Grieving relatives clutch them tightly, as though they were still holding their deceased loved one’s hand. Fellow service members have been moved to tears when reading the information etched on them.

More than 100 years have passed since a military chaplain in the U.S. Army advocated for “dog tags” to be issued to all service personnel, yet these identification pieces continue to serve as one of the most meaningful connections between mourning military families and their departed relatives.

“What they’re searching for is connection,” said Air Force Chaplain and Maj, Benjamin Quintanilla Jr. at Dover Air Force Base, where U.S. casualties from the wars in Afghanistan and now Iran have been repatriated. “So these dog tags become just a sacred symbol.”

Throughout major conflicts from both World Wars through Vietnam and Middle Eastern operations, these military identification pieces have represented the ultimate sacrifice made by Americans in international warfare.

The Pentagon notes that the origin of the nickname for these small metallic rounded rectangles — suspended from ball chains and containing name, rank, unit and additional details based on the time period — remains a mystery.

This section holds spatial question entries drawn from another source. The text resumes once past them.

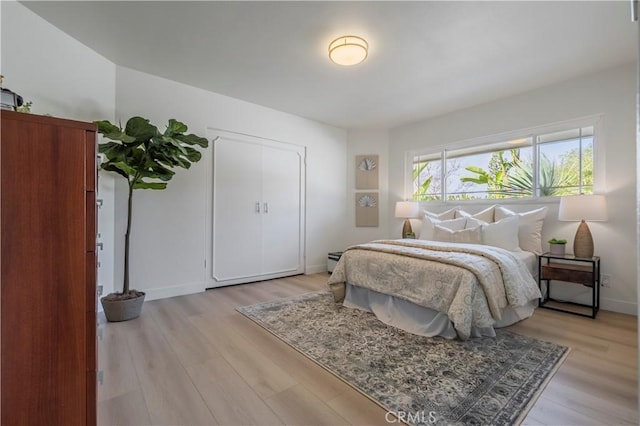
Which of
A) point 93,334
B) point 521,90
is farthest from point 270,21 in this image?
point 521,90

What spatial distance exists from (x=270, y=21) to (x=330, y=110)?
2.04m

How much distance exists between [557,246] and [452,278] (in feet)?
5.76

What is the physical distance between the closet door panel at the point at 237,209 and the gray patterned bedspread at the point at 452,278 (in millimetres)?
1713

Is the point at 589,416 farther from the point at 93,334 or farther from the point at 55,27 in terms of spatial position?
the point at 55,27

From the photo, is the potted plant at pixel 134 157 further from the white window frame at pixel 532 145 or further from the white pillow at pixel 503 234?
the white window frame at pixel 532 145

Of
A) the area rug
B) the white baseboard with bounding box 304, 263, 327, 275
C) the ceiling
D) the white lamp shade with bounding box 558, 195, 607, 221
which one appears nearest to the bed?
the area rug

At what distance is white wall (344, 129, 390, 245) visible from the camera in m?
5.05

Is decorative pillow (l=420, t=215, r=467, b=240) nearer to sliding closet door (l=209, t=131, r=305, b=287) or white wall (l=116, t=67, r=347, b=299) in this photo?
sliding closet door (l=209, t=131, r=305, b=287)

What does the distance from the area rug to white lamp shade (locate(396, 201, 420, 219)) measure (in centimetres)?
215

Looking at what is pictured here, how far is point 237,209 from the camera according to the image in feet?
12.5

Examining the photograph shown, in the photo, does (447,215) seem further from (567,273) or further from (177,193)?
(177,193)

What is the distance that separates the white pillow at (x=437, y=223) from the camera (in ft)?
11.5

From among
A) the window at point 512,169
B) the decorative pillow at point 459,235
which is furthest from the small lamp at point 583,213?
the decorative pillow at point 459,235

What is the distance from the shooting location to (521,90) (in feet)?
11.2
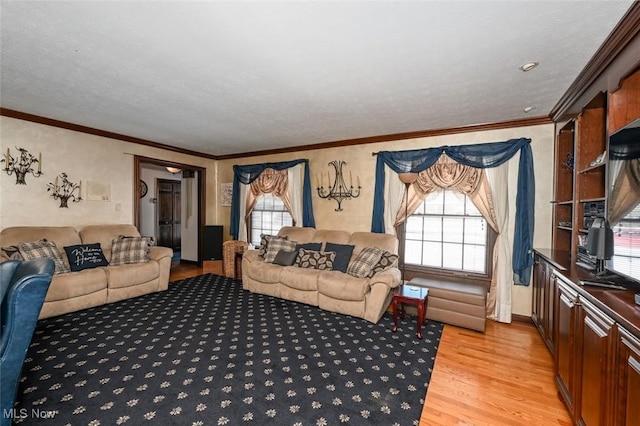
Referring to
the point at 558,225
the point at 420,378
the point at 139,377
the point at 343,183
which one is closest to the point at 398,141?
the point at 343,183

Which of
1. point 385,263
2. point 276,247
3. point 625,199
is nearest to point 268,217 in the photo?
point 276,247

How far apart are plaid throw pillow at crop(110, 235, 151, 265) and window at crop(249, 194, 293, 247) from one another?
2123 mm

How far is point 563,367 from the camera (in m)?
2.08

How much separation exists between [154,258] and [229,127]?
2.40 metres

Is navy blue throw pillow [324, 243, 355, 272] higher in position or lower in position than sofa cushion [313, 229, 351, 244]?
lower

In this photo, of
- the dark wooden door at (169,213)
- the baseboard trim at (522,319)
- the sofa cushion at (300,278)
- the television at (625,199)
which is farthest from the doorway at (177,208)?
the television at (625,199)

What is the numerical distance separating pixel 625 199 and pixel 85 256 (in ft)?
18.7

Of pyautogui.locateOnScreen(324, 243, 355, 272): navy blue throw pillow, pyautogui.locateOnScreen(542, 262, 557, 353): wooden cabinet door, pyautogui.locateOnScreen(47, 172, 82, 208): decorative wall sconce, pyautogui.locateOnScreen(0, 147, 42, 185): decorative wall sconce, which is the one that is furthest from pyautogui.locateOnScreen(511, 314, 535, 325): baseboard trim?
pyautogui.locateOnScreen(0, 147, 42, 185): decorative wall sconce

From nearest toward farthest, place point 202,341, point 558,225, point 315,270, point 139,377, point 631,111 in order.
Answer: point 631,111 < point 139,377 < point 202,341 < point 558,225 < point 315,270

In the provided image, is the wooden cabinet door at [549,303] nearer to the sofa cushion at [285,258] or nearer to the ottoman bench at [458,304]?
the ottoman bench at [458,304]

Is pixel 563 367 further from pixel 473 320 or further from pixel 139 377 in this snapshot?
pixel 139 377

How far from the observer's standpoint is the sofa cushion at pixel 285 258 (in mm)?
4344

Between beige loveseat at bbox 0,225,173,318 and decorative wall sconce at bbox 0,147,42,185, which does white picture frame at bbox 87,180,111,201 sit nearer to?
beige loveseat at bbox 0,225,173,318

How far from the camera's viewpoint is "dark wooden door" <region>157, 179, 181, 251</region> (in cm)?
778
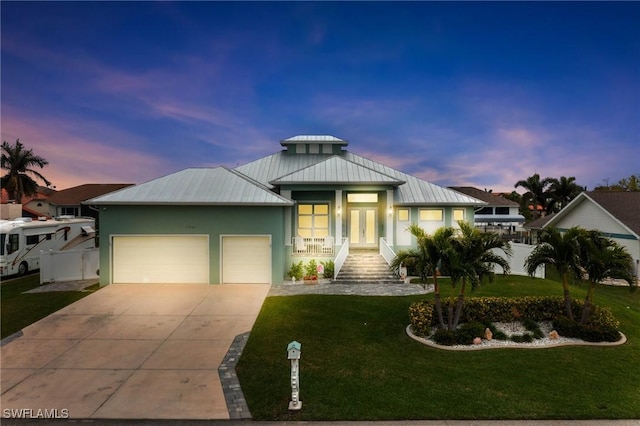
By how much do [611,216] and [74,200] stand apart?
167ft

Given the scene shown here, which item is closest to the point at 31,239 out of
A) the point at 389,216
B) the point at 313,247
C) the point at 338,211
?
the point at 313,247

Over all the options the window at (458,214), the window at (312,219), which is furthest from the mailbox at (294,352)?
the window at (458,214)

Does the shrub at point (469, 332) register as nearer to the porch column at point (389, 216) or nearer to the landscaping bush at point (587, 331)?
the landscaping bush at point (587, 331)

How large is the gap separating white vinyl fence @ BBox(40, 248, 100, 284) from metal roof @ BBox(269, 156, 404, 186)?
34.5ft

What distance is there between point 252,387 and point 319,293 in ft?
23.2

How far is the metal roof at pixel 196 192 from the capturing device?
14.5 metres

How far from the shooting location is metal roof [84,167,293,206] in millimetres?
14484

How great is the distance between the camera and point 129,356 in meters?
7.83

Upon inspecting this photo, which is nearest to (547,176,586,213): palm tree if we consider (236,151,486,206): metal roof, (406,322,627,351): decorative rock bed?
(236,151,486,206): metal roof

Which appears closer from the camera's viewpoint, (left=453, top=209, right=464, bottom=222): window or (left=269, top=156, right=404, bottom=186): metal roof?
(left=269, top=156, right=404, bottom=186): metal roof

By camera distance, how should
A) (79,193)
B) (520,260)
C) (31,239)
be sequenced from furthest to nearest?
1. (79,193)
2. (31,239)
3. (520,260)

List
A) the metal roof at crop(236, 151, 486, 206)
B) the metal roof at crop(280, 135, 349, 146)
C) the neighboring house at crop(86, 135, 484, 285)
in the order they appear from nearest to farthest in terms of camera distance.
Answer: the neighboring house at crop(86, 135, 484, 285) < the metal roof at crop(236, 151, 486, 206) < the metal roof at crop(280, 135, 349, 146)

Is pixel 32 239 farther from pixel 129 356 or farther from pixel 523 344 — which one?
pixel 523 344

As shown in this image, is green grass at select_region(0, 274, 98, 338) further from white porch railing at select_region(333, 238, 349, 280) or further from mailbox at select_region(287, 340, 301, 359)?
white porch railing at select_region(333, 238, 349, 280)
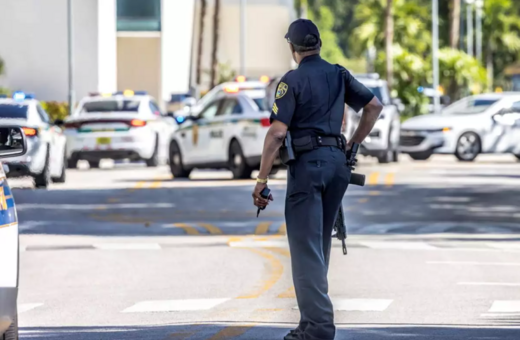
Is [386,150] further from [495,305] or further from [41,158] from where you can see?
[495,305]

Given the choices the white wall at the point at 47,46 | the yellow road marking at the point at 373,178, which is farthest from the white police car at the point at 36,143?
the white wall at the point at 47,46

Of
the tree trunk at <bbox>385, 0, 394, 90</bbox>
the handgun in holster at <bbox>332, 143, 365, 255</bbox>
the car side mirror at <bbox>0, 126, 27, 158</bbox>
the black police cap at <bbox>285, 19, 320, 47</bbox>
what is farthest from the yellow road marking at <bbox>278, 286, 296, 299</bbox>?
the tree trunk at <bbox>385, 0, 394, 90</bbox>

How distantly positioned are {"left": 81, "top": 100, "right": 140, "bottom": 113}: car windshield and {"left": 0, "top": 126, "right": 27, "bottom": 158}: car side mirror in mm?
23281

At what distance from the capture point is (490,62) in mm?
109062

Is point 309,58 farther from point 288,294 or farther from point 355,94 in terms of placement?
point 288,294

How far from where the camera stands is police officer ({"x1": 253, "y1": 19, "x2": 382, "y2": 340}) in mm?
8188

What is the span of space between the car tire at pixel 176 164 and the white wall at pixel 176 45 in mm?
33800

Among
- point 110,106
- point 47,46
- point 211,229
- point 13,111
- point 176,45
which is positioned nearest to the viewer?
point 211,229

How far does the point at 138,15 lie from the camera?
196 feet

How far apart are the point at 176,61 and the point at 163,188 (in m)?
40.8

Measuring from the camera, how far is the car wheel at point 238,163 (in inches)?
1006

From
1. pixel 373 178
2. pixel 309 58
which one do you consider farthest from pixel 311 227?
pixel 373 178

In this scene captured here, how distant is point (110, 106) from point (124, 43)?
1215 inches

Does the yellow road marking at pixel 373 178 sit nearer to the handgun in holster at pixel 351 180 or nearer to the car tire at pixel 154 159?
the car tire at pixel 154 159
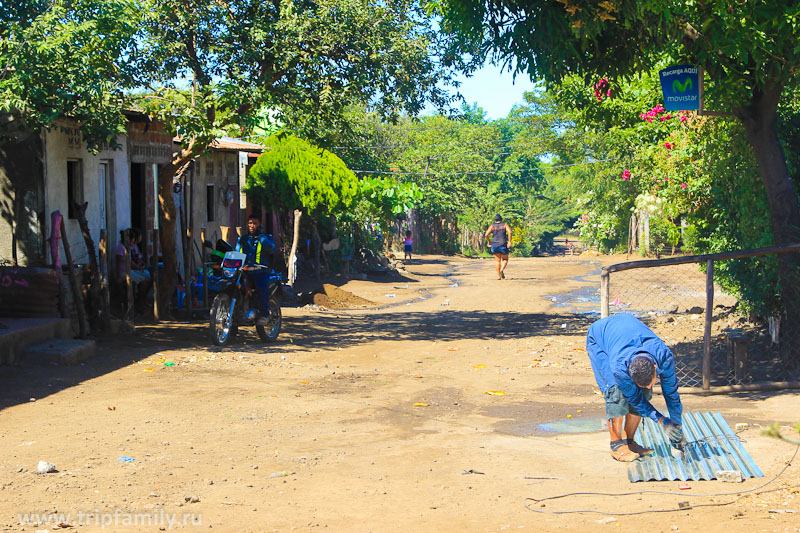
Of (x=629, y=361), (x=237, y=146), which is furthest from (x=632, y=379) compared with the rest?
(x=237, y=146)

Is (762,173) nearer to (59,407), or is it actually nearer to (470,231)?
(59,407)

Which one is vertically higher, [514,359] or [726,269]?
[726,269]

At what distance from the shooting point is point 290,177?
851 inches

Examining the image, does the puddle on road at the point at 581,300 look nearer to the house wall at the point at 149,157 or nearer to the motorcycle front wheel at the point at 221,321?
the motorcycle front wheel at the point at 221,321

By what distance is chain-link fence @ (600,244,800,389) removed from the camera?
8.22 metres

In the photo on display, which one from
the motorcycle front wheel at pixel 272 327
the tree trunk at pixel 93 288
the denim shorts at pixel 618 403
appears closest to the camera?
the denim shorts at pixel 618 403

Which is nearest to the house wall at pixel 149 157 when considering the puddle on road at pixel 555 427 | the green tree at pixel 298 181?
the green tree at pixel 298 181

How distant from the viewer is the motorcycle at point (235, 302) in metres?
11.3

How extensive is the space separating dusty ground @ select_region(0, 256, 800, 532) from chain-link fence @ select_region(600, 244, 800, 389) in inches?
35.0

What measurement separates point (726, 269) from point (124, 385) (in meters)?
7.56

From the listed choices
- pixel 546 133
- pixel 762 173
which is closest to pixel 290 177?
pixel 762 173

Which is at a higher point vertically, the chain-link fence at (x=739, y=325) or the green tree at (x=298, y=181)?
the green tree at (x=298, y=181)

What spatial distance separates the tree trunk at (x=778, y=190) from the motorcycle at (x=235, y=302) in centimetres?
644

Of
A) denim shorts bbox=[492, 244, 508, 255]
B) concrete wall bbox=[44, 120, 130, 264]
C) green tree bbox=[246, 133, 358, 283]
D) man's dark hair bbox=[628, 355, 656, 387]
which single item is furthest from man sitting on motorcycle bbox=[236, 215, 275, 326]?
denim shorts bbox=[492, 244, 508, 255]
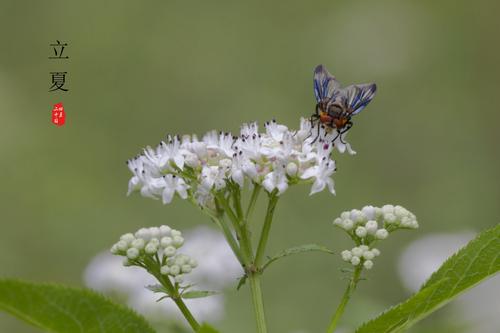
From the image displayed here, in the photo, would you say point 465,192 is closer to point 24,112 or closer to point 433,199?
point 433,199

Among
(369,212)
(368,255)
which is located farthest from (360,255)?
(369,212)

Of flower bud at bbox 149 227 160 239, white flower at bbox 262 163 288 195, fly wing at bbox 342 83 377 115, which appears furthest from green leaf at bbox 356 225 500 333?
flower bud at bbox 149 227 160 239

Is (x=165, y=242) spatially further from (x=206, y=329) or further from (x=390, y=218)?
(x=390, y=218)

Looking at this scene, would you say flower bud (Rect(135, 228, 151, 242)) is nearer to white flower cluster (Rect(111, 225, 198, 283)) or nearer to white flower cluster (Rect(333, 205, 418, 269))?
white flower cluster (Rect(111, 225, 198, 283))

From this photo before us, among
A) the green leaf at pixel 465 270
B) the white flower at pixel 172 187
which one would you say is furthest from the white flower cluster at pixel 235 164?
the green leaf at pixel 465 270

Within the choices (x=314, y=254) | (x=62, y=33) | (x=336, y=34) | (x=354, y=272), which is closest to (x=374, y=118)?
(x=336, y=34)

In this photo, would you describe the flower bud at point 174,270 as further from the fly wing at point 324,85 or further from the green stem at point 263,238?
the fly wing at point 324,85
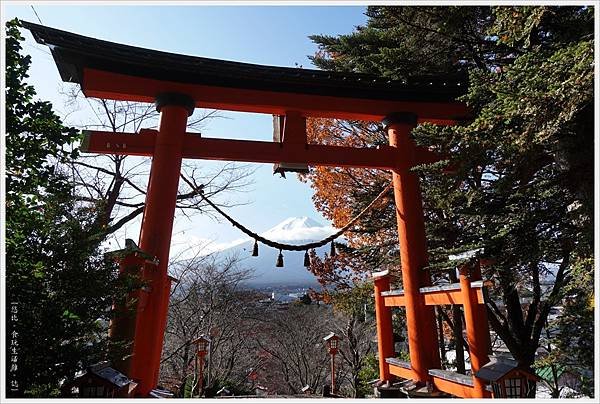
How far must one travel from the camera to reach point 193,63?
5.01 metres

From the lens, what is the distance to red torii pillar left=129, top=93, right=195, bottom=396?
4.12m

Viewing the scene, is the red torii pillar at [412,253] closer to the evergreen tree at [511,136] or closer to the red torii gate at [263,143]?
the red torii gate at [263,143]

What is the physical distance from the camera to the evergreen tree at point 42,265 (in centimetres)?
247

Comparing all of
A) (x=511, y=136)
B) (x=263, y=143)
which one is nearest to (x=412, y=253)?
(x=511, y=136)

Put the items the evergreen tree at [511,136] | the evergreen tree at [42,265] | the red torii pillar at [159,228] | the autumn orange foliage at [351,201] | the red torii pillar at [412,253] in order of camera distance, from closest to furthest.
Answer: the evergreen tree at [42,265] < the evergreen tree at [511,136] < the red torii pillar at [159,228] < the red torii pillar at [412,253] < the autumn orange foliage at [351,201]

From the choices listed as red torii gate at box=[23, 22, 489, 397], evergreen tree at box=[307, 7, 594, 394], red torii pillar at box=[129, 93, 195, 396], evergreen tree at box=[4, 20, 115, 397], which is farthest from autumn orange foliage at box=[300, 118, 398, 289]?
evergreen tree at box=[4, 20, 115, 397]

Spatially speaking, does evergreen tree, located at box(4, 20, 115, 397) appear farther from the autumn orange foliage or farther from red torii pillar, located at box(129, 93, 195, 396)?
the autumn orange foliage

The American Civil War highlighted the urgent necessity to identify battlefield casualties, as enormous numbers of soldiers received burials marked as “unknown” — including 75% of the 17,000 Union forces interred at Vicksburg National Cemetery, per National Park Service records.

Following the Spanish-American War, the 1898 military engagement that established the United States as a global force, Chaplain Charles C. Pierce, who oversaw morgue operations in the Philippines, initially proposed that Army personnel receive identification tags.

When the U.S. entered World War I, all combat personnel were mandated to wear these tags. They became an official uniform component during World War II.

Currently, developments in forensic science have reduced the tags’ importance for identification purposes. However, the religious designation listed on them continues to help battlefield chaplains offer suitable prayers for wounded or deceased troops, Quintanilla explained.

The symbolic meaning of connection makes these tags irreplaceable. Bereaved families cherish both the dog tags their relatives wore and the fresh ones ceremonially placed on coffins during formal transfer services — some continue wearing them or even get them permanently inked on their bodies.

For military personnel, these tags represent the most basic indication of membership.

“I can trust somebody who is wearing the same identification as me,” said Quintanilla, who first joined the Air Force as a dental technician. “It means that I was a part of something greater than myself.”